Hint: In order to solve the above question, first we will find internal resistance of the cell by using the equation $V = IR$. Then again we will use this equation to find the new current, when resistance is connected to it, but this time we have to take total resistance to be ($R + r$) because external resistance is also included. By using this equation we can easily determine the value of current when external resistance is connected.

Complete step by step answer:
Firstly, let us understand the open-circuit voltage.
It is the voltage difference across the terminals of a cell when nothing is connected to it externally.
So, basically, it’s EMF and the current that flows through the cell when both the terminals of a cell are connected together by an ideal resistance less wire is called short circuit current.
Therefore, \[{{\text{v}}_{{\text{oc }}}} = {I_{{\text{sc}}}}{\text{r}}\] (By Ohm’s Law)
Emf, \[{{\text{v}}_{{\text{oc }}}}\]= Open circuit voltage
\[{{\text{I}}_{{\text{sc }}}}\]= Short circuit current
\[{\text{r}}\] = Internal resistance of source
$\Rightarrow 7.86 = 8.25 \times {\text{r }}$
$\Rightarrow {\text{r = 0}}{\text{.85}}\Omega $
Now, when we connect an external resistor to it then, net resistance will become \[{\text{r + R}}\].
Therefore,
\[{\text{E = I}}\left( {{\text{R + r}}} \right){\text{ }}\]
On putting the values we have
\[\Rightarrow {\text{7}}{\text{.86 = I}}\left( {{\text{2}}{\text{.4 + 0}}{\text{.85}}} \right){\text{ }}\]
\[\Rightarrow {\text{I = }}\dfrac{{7.86}}{{3.25}}\]
\[\Rightarrow {\text{I = 2}}{\text{.4A}}\]

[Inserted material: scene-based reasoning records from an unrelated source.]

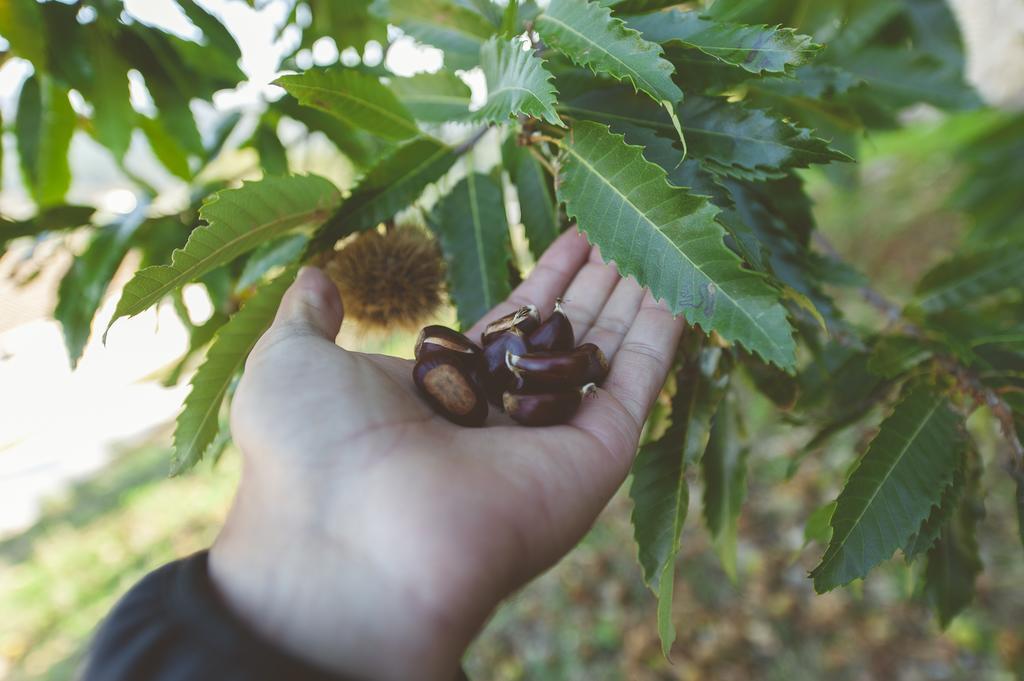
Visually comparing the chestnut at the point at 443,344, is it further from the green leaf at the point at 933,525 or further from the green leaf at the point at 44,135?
the green leaf at the point at 44,135

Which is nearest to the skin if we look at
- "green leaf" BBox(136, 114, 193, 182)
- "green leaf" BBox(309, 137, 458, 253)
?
"green leaf" BBox(309, 137, 458, 253)

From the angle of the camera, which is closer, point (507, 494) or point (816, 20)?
point (507, 494)

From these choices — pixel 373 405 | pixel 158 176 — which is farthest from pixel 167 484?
pixel 373 405

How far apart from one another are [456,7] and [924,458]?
1148 millimetres

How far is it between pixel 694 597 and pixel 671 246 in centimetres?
261

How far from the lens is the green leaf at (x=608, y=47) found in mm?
820

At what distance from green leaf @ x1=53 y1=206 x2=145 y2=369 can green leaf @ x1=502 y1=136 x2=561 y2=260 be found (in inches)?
35.8

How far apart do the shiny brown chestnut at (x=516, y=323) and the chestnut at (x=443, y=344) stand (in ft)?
0.14

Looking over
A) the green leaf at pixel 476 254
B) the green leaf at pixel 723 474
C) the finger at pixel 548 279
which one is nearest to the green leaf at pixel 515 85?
the green leaf at pixel 476 254

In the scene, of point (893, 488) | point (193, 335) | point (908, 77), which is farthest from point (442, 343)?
point (908, 77)

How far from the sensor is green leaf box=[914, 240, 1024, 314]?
4.76ft

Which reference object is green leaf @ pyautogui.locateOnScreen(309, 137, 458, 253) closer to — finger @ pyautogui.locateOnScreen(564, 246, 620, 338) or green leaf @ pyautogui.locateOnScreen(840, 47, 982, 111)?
finger @ pyautogui.locateOnScreen(564, 246, 620, 338)

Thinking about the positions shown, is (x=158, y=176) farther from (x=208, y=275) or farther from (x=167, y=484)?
(x=167, y=484)

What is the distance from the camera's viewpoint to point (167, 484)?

Therefore, the current in the circuit is 2.4A. Hence, option (D) is the right answer.

Note:
Any device in an electrical circuit is said to be short-circuited when a very low resistance wire (ideally zero resistance) is connected in parallel to that device. In that situation, almost all the current flows through that ideal wire and the device is said to be short-circuited or shunted.